String("Doubles -1.0, 0, 1, 1.12345 and 2.50")

Which should return

[-1, 0, 1, 1.12345, 2.50]:

import java.util.Scanner;
import java.util.ArrayList;
import java.util.Locale;
public class Main
{
    public static void main(String[] args) {
        String string = new String("Doubles -1.0, 0, 1, 1.12345 and 2.50");
        System.out.println(string);
        ArrayList<Double> doubles = getDoublesFromString(string);
        System.out.println(doubles);
    }
    
    public static ArrayList<Double> getDoublesFromString(String string){
        Scanner parser = new Scanner(string);
        parser.useLocale(Locale.US);
        ArrayList<Double> doubles = new ArrayList<Double>();
        double currentDouble;
        while (parser.hasNext()){
            if(parser.hasNextDouble()){
                currentDouble = parser.nextDouble();
                doubles.add(currentDouble);
            }
            else {
                parser.next();
            }
        }
        parser.close();
        return doubles;
    }
}

Instead code above returns [1.12345, 2.5].

Did I implement it wrong? What's the fix for catching negative and 0's?

The problem are `,` in your string. By default the scanner will split the string on whitespace. Therefore, the first three doubles are read as `-1.0,`, `0,` and `1,`. The comma prevent those from being seen as double by the scanner. — Turamarth, May 31 '22 at 07:20
@Turamarth I didn't know that. Thanks a lot! I used comma on the test case on purpose as in some languages (such as portuguese) comma is the separator for doubles, and the purposed solution used `Locale.US` so I was trying to test it as well.
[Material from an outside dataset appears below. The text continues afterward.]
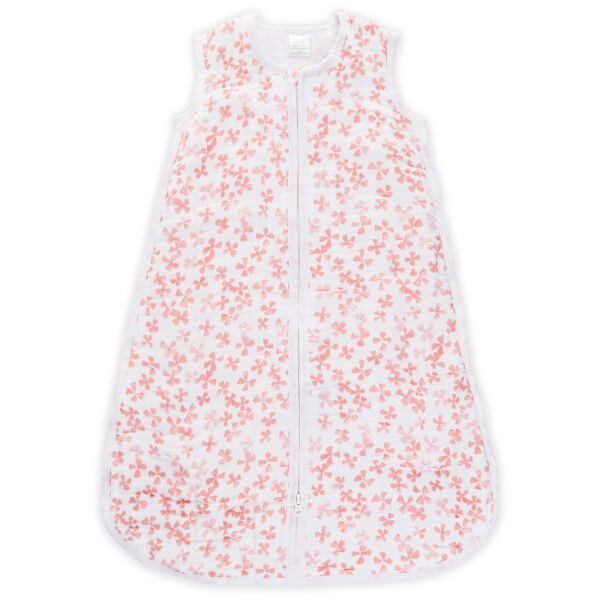 aden + anais Multi-Layer Sleeping Bag - Birdsong - Blossom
It will be hard to build something "universal" using scanner then, I'll keep up with the regex solution provided by Tim — nluizsoliveira, May 31 '22 at 07:28

Tim Biegeleisen · Accepted Answer · 2022-05-31T07:27:20.773

5

I would use a regex find all approach here:

String string = new String("Doubles -1.0, 0, 1, 1.12345 and 2.50");
List<String> nums = new ArrayList<>();

String pattern = "-?\\d+(?:\\.\\d+)?";
Pattern r = Pattern.compile(pattern);
Matcher m = r.matcher(string);

while (m.find()) {
    nums.add(m.group());
}

System.out.println(nums);  // [-1.0, 0, 1, 1.12345, 2.50]

By the way, your question makes use of the String constructor, which is seldom used, but is interesting to see, especially for those of us who never use it.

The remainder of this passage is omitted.